(Data records)
•••

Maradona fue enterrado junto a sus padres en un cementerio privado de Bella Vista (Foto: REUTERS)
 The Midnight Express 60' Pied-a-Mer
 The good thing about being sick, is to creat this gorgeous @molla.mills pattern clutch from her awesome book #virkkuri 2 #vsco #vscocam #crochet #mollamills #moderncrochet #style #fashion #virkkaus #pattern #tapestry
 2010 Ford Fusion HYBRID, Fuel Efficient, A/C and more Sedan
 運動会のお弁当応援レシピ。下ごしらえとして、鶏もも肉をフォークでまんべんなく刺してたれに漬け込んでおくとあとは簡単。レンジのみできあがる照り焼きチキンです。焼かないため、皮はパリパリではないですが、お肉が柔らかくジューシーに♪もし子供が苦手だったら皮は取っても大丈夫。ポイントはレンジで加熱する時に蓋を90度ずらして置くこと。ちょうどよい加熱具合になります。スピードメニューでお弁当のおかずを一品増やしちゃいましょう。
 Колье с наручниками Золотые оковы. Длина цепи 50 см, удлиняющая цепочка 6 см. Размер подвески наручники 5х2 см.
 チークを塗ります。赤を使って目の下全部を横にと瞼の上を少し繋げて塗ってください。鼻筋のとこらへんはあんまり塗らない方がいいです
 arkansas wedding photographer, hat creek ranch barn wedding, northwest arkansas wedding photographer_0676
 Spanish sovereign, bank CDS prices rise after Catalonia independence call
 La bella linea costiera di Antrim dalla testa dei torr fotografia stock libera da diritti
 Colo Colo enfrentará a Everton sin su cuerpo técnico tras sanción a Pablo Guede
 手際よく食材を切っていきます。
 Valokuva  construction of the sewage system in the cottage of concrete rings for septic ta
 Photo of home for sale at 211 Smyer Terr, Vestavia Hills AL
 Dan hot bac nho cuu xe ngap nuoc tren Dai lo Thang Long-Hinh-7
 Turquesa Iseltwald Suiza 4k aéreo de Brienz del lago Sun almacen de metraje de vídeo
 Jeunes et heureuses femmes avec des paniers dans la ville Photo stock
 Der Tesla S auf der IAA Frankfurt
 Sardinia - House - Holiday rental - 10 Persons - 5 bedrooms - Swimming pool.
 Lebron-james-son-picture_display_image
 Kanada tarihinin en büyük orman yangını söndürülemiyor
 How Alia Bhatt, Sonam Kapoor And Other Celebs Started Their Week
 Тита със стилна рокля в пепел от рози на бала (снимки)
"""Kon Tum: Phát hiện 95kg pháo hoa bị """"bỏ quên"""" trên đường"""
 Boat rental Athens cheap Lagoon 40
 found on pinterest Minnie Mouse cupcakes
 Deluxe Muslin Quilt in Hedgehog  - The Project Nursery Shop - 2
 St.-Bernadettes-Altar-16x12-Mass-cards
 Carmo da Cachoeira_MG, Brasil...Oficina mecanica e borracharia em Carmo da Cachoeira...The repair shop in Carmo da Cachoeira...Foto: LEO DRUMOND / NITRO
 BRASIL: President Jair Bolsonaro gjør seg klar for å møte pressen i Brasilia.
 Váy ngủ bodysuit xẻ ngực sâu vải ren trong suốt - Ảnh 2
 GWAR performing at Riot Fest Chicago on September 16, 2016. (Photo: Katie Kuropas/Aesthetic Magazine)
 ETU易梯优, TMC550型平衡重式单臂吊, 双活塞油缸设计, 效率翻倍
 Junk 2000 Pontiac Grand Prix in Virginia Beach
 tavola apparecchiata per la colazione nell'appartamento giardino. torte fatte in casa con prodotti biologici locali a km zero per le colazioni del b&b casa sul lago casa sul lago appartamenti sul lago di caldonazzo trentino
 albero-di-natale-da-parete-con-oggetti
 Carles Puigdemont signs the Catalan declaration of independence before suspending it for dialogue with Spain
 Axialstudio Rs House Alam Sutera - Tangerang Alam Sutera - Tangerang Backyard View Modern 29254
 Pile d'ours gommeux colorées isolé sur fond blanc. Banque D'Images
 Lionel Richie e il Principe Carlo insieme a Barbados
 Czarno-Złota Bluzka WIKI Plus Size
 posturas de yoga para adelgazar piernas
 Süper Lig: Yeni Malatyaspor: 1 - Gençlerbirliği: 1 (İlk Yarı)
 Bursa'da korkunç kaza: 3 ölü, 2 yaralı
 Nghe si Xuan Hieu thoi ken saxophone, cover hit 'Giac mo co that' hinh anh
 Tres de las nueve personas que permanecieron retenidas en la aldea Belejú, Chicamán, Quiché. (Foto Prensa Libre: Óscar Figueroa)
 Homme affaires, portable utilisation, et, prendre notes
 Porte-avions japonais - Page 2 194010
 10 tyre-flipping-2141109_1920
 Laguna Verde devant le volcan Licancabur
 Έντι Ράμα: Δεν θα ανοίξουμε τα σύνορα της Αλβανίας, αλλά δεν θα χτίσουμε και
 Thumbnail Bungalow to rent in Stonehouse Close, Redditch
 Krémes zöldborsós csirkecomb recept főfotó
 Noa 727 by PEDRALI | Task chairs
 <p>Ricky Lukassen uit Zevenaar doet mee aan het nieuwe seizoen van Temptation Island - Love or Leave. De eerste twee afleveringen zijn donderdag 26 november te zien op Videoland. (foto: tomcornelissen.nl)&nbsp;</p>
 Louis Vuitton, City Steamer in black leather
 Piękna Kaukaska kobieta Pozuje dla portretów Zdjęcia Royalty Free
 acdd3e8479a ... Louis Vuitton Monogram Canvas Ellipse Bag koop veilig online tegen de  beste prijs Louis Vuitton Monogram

•••

*About this task*
Copy range, inclusive: the line holding "Boat rental Athens cheap Lagoon 40" to the line holding "BRASIL: President Jair". Reproduce exactly those lines of the records above and no others.

*Response*
 Boat rental Athens cheap Lagoon 40
 found on pinterest Minnie Mouse cupcakes
 Deluxe Muslin Quilt in Hedgehog  - The Project Nursery Shop - 2
 St.-Bernadettes-Altar-16x12-Mass-cards
 Carmo da Cachoeira_MG, Brasil...Oficina mecanica e borracharia em Carmo da Cachoeira...The repair shop in Carmo da Cachoeira...Foto: LEO DRUMOND / NITRO
 BRASIL: President Jair Bolsonaro gjør seg klar for å møte pressen i Brasilia.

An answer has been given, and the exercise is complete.